Федор Степун, философ и социолог, высланный большевиками в 1922 году из Советской России, пишет 19 января 1917 года жене с фронта:
А война становится всё ожесточённее и всё ужаснее.
Удушливые газы, огнеметатели, горны, минные галереи, бесчисленные аэропланы - всего этого в 15-м году мы не знали, а теперь у нас прямо-таки французский фронт.
Что же мы всему этому противопоставим?
(Техника и организация нам никогда не давались, и те некоторые усовершенствования, которых мы на третьем году войны с грехом пополам добились, решительно ничего не значат по сравнению с тем, что за это время сделали немцы).
Каратаевский дух «серых героев» и беззаветную храбрость «суворовских орлов»?
Но ведь это фразы, - факты же говорят совсем о другом.
У нас в бригаде недавно получен приказ стрелять по своим, если стрелки будут отступать без приказания.
В N-ой дивизии опять беспорядки и опять расстрелы.
Отношения между артиллерией и пехотой с каждым днём ухудшаются: недавно пехотинцы забросали ручными гранатами наш наблюдательный пункт, а разведчика 5-ой батареи нашли мёртвым в пехотных окопах со штыковой раной (немецкой атаки в это время не было).
Сама же пехота сейчас никуда не годится; необученная, неспаянная и трусливая, она всё меньше и меньше выдерживает натиск первоклассных немецких ударных батальонов.

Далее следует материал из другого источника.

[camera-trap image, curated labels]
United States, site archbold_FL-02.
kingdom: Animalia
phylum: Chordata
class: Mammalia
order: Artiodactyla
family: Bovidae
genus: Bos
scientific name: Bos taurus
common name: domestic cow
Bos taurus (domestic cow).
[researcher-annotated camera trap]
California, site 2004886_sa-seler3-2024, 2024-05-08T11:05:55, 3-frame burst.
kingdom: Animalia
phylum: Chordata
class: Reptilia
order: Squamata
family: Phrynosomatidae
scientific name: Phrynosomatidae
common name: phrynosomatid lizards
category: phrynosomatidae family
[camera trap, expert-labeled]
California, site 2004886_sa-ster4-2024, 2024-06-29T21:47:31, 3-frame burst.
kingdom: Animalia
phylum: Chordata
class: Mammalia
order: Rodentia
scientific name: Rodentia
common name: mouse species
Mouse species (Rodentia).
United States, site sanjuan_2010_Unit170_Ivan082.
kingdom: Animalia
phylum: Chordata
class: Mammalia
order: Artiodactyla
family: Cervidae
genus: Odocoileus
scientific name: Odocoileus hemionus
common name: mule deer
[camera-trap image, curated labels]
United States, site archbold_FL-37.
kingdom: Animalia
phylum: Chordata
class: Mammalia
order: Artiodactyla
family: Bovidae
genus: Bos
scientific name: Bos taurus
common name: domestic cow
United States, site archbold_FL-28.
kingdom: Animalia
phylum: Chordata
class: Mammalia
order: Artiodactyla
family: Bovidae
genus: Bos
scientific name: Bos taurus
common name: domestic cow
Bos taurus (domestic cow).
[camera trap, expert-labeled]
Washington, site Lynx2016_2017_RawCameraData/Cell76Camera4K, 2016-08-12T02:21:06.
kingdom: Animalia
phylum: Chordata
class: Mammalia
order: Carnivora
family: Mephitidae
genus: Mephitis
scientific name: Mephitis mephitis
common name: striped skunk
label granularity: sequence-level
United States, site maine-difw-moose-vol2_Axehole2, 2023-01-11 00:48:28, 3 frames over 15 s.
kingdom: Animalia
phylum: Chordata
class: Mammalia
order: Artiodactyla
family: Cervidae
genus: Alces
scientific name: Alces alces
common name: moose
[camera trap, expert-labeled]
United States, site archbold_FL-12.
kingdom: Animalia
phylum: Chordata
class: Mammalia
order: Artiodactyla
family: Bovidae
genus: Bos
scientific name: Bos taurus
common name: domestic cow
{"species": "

Как-никак, всё это свидетельствует о такой степени падения пресловутого духа русской армии, при которой продолжение войны становится почти что невозможным.
Не знаю, может быть, я не прав, но иной раз, внутренне созерцая Россию и всю накопившуюся в ней ложь, я решительно не представляю себе, как мы доведём войну не до победного, конечно, но хотя бы до нестыдного, приличного мира.